Canada regulator sets out stricter mortgage rules for banks
The draft guidelines have been updated to “reflect the changing risks in the Canadian mortgage market,” the Office of the Superintendent of Financial Institutions said in a statement. The watchdog said in December it would seek to shift the burden of risks to banks and away from taxpayers, part of a broader effort by government to address what some observers say is an overheated housing market.
OSFI floated the policy as part of revised Capital Adequacy Requirements, or CAR, a set of rules governing federally-regulated banks, loan companies, and trusts and based on global requirements. The new CAR framework, published today, is open for comment until Oct.18. It will come into force as soon as November.

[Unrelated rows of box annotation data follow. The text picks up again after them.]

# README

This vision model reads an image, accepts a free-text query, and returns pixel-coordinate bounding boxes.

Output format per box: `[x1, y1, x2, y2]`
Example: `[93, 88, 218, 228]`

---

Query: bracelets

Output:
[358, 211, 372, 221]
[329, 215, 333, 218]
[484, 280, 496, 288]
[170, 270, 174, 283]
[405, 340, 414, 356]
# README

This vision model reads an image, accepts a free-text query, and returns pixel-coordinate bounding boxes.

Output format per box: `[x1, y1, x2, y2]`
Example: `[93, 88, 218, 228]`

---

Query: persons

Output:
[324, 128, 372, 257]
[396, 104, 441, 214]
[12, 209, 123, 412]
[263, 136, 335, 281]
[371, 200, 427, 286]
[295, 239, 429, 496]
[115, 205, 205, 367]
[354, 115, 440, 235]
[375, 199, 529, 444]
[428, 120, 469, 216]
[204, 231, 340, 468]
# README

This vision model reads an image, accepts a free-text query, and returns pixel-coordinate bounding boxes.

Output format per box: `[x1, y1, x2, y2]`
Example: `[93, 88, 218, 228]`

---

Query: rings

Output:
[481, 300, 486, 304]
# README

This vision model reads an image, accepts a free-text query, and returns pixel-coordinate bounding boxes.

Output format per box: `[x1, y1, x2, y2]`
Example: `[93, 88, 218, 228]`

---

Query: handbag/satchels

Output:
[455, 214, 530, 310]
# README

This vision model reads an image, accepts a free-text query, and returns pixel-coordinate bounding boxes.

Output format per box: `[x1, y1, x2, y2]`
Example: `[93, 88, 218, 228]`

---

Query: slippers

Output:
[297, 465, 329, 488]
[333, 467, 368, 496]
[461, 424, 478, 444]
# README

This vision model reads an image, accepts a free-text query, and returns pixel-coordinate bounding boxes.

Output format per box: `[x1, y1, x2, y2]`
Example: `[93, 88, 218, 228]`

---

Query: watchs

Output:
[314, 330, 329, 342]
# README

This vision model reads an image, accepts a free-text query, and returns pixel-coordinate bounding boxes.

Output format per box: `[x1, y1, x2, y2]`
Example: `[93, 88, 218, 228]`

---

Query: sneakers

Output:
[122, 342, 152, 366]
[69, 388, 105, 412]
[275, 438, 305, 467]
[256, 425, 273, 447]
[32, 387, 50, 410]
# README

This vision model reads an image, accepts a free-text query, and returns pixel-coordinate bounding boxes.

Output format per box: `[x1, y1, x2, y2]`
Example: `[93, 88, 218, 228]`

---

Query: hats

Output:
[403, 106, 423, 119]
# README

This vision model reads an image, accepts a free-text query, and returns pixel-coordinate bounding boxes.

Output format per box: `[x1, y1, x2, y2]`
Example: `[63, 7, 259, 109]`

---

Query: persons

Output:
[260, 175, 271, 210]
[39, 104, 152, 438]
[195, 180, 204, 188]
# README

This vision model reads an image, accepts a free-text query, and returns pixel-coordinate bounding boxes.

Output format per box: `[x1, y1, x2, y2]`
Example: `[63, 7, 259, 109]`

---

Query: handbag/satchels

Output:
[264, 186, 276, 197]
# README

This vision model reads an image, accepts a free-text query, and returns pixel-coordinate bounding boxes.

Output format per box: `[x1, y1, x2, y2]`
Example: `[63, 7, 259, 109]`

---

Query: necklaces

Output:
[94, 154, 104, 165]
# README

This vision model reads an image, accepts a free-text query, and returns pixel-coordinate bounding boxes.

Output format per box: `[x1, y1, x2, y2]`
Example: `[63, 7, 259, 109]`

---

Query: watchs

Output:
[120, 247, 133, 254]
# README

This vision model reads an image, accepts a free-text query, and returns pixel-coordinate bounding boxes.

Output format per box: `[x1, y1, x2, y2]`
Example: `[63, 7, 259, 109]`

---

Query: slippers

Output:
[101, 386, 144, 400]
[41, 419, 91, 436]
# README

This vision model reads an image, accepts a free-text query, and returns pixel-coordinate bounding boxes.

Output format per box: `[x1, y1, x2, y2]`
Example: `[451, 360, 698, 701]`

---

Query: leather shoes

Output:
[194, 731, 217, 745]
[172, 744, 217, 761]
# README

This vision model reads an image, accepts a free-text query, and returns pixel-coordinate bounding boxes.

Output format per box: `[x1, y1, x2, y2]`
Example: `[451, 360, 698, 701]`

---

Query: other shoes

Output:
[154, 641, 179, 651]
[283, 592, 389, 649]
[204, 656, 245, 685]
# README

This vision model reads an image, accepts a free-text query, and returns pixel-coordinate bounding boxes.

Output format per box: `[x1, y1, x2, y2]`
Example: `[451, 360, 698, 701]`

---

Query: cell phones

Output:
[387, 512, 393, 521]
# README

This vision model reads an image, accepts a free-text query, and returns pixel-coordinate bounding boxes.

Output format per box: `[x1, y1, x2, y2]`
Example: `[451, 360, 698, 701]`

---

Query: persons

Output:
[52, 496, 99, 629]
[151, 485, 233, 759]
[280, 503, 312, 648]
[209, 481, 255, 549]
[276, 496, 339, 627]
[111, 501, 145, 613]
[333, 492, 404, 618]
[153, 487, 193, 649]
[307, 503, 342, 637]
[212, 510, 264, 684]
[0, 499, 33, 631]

If a Canadian lender doesn’t follow the compliance policies set out by OSFI and the mortgage insurers, OSFI may “reduce the level of consideration of the mortgage insurance the lender is using as a guarantee to mitigate its credit risk,” according to an agency spokeswoman.
“In addition, institutions are expected to have appropriate policies and procedures in place to originate, underwrite and administer insured mortgages,” the agency said in a document posted to its website.
Policy makers have warned that Canada’s housing market is overvalued in some cities and the government is keen to limit taxpayer exposure to any potential downturn. Federal Finance Minister Bill Morneau and the government-owned mortgage insurer, Canada Mortgage & Housing Corp., have floated the idea of banks being required to hold more capital for residential mortgages to protect against defaults.
Morneau said this week additional measures may be needed to manage the risks associated with the “highly charged” Vancouver and Toronto housing markets, even after British Columbia imposed a 15 percent tax on foreign buyers to curb price gains.
Under current guidelines, lenders are required to maintain a certain amount of capital to back mortgages, as well as to comply with OSFI risk-mitigation rules. Under the proposed rules, if OSFI determines a lender isn’t following policy, it may reconsider whether its mortgage insurance adequately covers the loan risk, prompting the lender to take further steps, including shoring up capital.